All this noted, we've seen many new developers go to Lua and other languages for jit based performance.  One can get nearly native C speed from a jit compiled "script".  This is quite impressive. We also see domain specific languages being developed (Julia, et al) that look to challenge the more general Octave/Matlab's.  Julia is very interesting at several levels.

 

A reader of this article might make the mistake of assuming that these are the major languages in use for the described problems.  There are many in use.  Octave less so than Matlab.  R more so than S.  Python where people who know Python use it.  Everything else, everywhere else.

startrekkie 7 pts

 anonymous Love your comments! Filled in a lot of details that were not in the original article. Thanks so much for sharing!

HuguesT 5 pts

 anonymous There are good reasons why Python is in this list. the packages numpy, scipy and scikit as well as matplotlib and MayaViz  turn python into something much more than a scripting language. In my experience it is the fastest at doing dense LU decomposition like you describe, since it uses the exact same libraries as Matlab. With cython you also have a compiler.
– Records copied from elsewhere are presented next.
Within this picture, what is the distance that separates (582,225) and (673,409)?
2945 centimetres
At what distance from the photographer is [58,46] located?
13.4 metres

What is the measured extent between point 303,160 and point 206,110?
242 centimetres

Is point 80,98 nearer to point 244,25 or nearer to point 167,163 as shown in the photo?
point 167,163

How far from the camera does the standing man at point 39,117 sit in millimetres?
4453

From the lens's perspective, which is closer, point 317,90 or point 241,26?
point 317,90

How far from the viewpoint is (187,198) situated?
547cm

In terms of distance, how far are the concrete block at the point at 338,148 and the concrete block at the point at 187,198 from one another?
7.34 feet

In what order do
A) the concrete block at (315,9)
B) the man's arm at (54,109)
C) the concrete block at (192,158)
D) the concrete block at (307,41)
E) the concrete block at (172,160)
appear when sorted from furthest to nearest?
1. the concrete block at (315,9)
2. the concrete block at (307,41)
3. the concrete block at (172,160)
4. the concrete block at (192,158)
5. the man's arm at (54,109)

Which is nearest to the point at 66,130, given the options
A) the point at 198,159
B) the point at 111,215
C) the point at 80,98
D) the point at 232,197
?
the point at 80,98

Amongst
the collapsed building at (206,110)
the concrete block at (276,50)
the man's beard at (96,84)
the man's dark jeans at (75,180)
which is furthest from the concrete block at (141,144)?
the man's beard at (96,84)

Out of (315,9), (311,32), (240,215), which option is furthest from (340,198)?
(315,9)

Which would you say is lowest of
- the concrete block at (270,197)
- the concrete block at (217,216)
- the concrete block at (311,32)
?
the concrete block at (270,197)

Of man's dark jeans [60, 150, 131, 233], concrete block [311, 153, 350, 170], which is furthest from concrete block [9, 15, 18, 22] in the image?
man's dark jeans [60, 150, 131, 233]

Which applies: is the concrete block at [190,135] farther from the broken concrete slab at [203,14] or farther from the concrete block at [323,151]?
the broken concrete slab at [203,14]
Many of the recent scientific libraries come with python binding (check out ITK, VTK, etc), not perl or lua or even Java.

 

Check out the EDP (Enthought Python Distribution) for a heavily optimized distribution of Python for scientific applications.

For a Free Internet 5 pts

goat farts are clouds too, you know. clouds 1.0, the orijinil and still the besst!!!!!

anonymous 156 pts

Julia is perhaps not ready for prime time yet (esp wrt visualization) but keep it on your radar.

wayne606 5 pts

R is not a pretty language, and was developed too long ago by non-programming-language experts.  For a software engineer who wants to develop large and well-designed applications, Python is a much better choice (IMHO)

 

anonymous 156 pts

Completely agree with your characterization that R is not good with big data. I converted an R matrix algorithm that ran over a 24 hour period to Java and the speed-up was so significant that it was done in minutes.

Vertex Operator 5 pts

 anonymous If you can't get a matrix algorithm in R to run quickly you must suck at code. Linear algebra is one of the strengths of R.

Atzanteol 6 pts

This is a *really* light article.  Why are none of the checkmarks backed up by examples?  What sort of things make "R" not easy to pick up?  How "big" is "Big Data?"  

anonymous 156 pts

 Atzanteol The rest of the article will appear in the comments provided by You, the reader. Business above, intelligence below :)

tb()ne 6 pts

Python out of the box is actually weak in handling multivariate data and "Big Data".  What makes it useful is the fact that there are numerous freely-available, external python modules to handle those types of data sets (e.g., scikits-learn, pandas, numpy).  If you are going to give Python a "check" for handling Big Data (which you should), then you should also give it a check for "Good Visualization", since there are also numerous quality plotting/visualization modules available (matplotlib, VTK, MayaVi).

anonymous 156 pts

The checkmarks and "X"s in the table would be much easier to differentiate if they were not all the same color.

anonymous 156 pts

The checkmarks and "X"s in the table would be much easier to differentiate if they were different colors.

anonymous 156 pts

Python + matplotlib do pretty well in the visualization department. Why the "x" there?

TheNextCorner 6 pts

I have used Gephi for large data analysis projects. It's a good visualization tool in the case when data points are connected like nodes in a network. Check out this awesome post on how to use it: http://justinbriggs.org/how-visualize-open-site-explorer-data-in-gephi

startrekkie 7 pts

 TheNextCorner Yes! Gephi is a great tool for Social Network mapping.

anonymous 156 pts

What about Maxima / Macsyma? Have just been comparing it to Octave. Very good for symbolic computation and graphing. Just about to look at it for Data... Interested to know people's thoughts / experience...

startrekkie 7 pts

 anonymous Thanks for mentioning these two. Unfortunately I don't have experience with them. Would you like to provide some details (or links with details) -

What is the user base? How popular those are? Are they good with big data?